#### [DATA FOR PROCESSING]
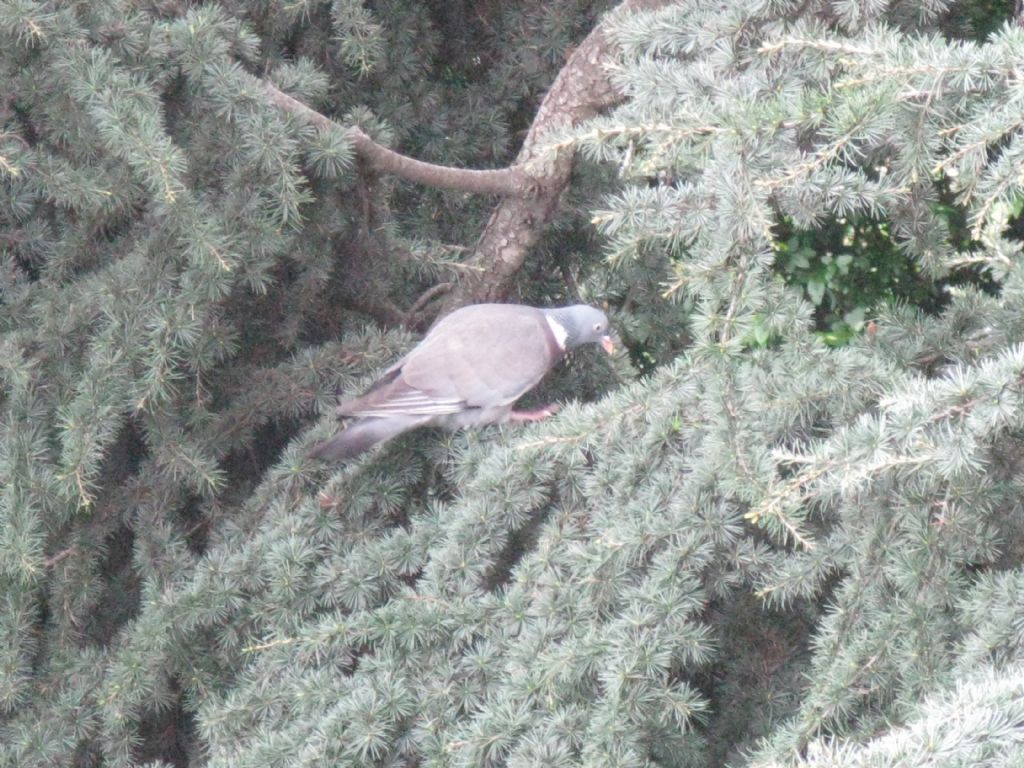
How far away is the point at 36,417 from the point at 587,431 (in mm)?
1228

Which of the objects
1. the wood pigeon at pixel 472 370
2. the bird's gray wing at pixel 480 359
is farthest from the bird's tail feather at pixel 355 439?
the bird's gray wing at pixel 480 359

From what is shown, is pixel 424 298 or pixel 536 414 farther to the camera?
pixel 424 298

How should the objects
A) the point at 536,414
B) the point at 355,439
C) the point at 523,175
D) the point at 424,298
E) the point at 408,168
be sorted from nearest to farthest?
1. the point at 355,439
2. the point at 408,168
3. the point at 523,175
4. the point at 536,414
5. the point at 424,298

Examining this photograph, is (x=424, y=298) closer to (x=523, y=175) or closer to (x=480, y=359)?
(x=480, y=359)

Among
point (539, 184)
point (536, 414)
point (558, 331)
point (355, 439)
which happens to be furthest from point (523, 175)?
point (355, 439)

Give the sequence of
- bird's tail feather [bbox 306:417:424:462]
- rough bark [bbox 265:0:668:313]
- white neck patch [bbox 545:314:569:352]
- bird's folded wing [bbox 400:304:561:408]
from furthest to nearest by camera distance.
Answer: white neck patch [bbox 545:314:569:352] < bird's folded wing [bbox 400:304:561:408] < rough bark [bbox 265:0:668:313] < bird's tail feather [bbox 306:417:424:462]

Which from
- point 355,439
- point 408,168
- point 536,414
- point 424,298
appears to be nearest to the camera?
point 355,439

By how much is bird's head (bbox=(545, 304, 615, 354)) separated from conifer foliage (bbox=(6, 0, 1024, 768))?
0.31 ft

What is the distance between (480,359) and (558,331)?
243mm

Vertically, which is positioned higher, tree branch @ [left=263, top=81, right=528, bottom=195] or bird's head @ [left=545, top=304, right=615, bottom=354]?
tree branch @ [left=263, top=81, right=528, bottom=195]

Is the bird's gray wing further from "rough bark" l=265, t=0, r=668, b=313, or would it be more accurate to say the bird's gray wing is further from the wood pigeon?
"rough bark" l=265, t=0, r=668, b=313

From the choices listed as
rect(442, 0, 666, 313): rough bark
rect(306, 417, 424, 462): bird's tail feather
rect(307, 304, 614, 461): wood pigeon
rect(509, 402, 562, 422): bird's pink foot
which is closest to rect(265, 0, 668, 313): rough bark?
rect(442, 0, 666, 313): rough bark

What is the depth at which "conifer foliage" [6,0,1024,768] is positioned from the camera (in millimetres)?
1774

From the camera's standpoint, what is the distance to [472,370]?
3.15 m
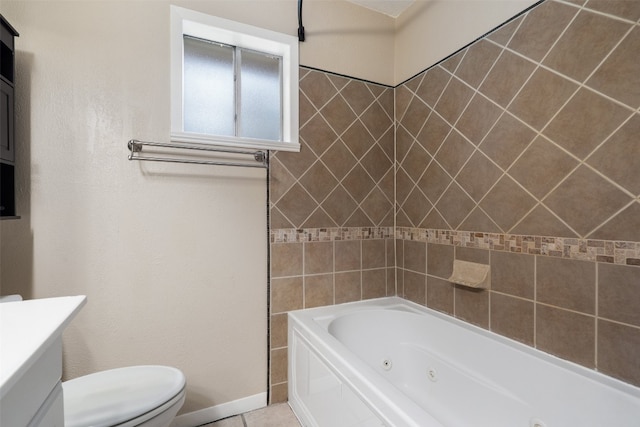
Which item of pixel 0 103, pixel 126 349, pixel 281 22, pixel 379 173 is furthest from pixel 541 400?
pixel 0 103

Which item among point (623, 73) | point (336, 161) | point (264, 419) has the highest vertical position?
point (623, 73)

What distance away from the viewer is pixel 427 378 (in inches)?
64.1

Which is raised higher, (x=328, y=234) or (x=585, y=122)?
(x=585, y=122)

#### [TO BE DONE]
Will you transcribe all of the records above word for word, leaving out the pictures?

#### [OUTPUT BELOW]
How far away is the point at 36,417 from the point at 587,431 (in mm)?
1228

Which of the objects
1. the wood pigeon at pixel 472 370
2. the bird's gray wing at pixel 480 359
is farthest from the bird's tail feather at pixel 355 439?
the bird's gray wing at pixel 480 359

From what is shown, is pixel 424 298 or pixel 536 414 farther to the camera?
pixel 424 298

How should the objects
A) the point at 536,414
B) the point at 355,439
C) the point at 523,175
D) the point at 424,298
E) the point at 408,168
be sorted from nearest to farthest?
1. the point at 355,439
2. the point at 408,168
3. the point at 523,175
4. the point at 536,414
5. the point at 424,298

Examining this photograph, is (x=424, y=298) closer to (x=523, y=175) or closer to (x=480, y=359)?
(x=480, y=359)

Among
point (539, 184)
point (536, 414)
point (558, 331)
point (355, 439)
which happens to be furthest from point (523, 175)?
point (355, 439)

Give the sequence of
- bird's tail feather [bbox 306:417:424:462]
- rough bark [bbox 265:0:668:313]
- white neck patch [bbox 545:314:569:352]
- bird's folded wing [bbox 400:304:561:408]
from furthest to nearest by camera distance.
Answer: white neck patch [bbox 545:314:569:352] < bird's folded wing [bbox 400:304:561:408] < rough bark [bbox 265:0:668:313] < bird's tail feather [bbox 306:417:424:462]

Which from
- point 355,439
- point 408,168
- point 536,414
- point 424,298
appears to be nearest to the camera?
point 355,439

By how much is bird's head (bbox=(545, 304, 615, 354)) separated from conifer foliage (bbox=(6, 0, 1024, 768))?
0.31 ft

What is the distance between (480,359) and (558,331)?
243mm

Vertically, which is positioned higher, tree branch @ [left=263, top=81, right=528, bottom=195] or bird's head @ [left=545, top=304, right=615, bottom=354]?
tree branch @ [left=263, top=81, right=528, bottom=195]

Is the bird's gray wing further from "rough bark" l=265, t=0, r=668, b=313, or would it be more accurate to say the bird's gray wing is further from the wood pigeon?
"rough bark" l=265, t=0, r=668, b=313

From the choices listed as
rect(442, 0, 666, 313): rough bark
rect(306, 417, 424, 462): bird's tail feather
rect(307, 304, 614, 461): wood pigeon
rect(509, 402, 562, 422): bird's pink foot
which is closest to rect(265, 0, 668, 313): rough bark?
rect(442, 0, 666, 313): rough bark

What is the depth at which "conifer foliage" [6,0,1024,768] is positioned from the camera (in millimetres)?
1774

From the camera's standpoint, what is the distance to [472,370]?
3.15 m
Which item of pixel 0 103, pixel 126 349, pixel 281 22, pixel 379 173 is furthest from pixel 541 400?
pixel 0 103

Which item among point (623, 73) | point (336, 161) | point (264, 419) has the highest vertical position?
point (623, 73)

What distance away from the viewer is pixel 427 378 (in inches)?
64.1

Which is raised higher, (x=328, y=234) or (x=585, y=122)?
(x=585, y=122)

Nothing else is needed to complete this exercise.